> _Supplied passage_

General Motors has revealed the 2016 Chevrolet Cruze, a second-generation edition GM says is up to 250 pounds lighter than the 2015 Cruze.
Its news release, however, fails to “show your work,” attributing 53 pounds of the savings to a lighter but larger body but failing to account specifically for the other 197 pounds.
We couldn’t find these numbers in GM’s releases, but Car and Driver reported that the engine is 44 pounds lighter and the transmission weighs 24 pounds less than in the past. So that explains some of the weight loss, but we’re still 121 pounds shy.
(But at least we’re not alone in our confusion. Car and Driver also remarked “The curb weight has been lowered by a claimed 250 pounds, a remarkable figure given the Cruze’s utter lack of exotic materials.”)
“An all-new, more rigid and lighter architecture is the 2016 Cruze’s foundation for driving dynamism, while also playing significant roles in safety and efficiency,” GM wrote Wednesday. “It is constructed of about 8-percent hot-stamped/high-strength steels, which contributes to an approximately 27-percent stiffer body structure that is also 53 pounds (24 kg) lighter than the current Cruze.”
This leaves us with little to tell collision repairers about advanced materials they’ll be fixing; a GM spokeswoman did not respond to email and phone requests Thursday for elaboration on the steel.

> _Written exercise_
Summarize the article on the 2016 Chevrolet Cruze in two sentences. The records that follow were taken from a different source than the article.

> _Entries supplied_

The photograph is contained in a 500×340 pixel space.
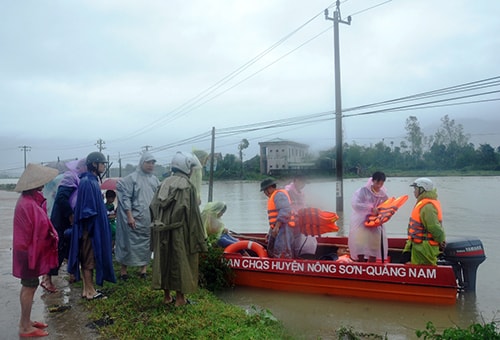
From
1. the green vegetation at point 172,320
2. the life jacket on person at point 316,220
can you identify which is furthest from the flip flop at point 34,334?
the life jacket on person at point 316,220

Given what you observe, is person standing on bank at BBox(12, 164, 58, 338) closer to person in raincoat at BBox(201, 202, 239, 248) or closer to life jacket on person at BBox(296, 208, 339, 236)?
person in raincoat at BBox(201, 202, 239, 248)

> _Output of the task_
General Motors says the second-generation 2016 Chevrolet Cruze is up to 250 pounds lighter than the 2015 model, but its news release accounts for only 53 pounds of that, which it credits to a lighter, stiffer body made of about 8 percent hot-stamped/high-strength steels. Car and Driver reported a 44-pound lighter engine and a 24-pound lighter transmission and called the 250-pound figure remarkable given the car's lack of exotic materials, while a GM spokeswoman did not answer requests for more detail on the steel.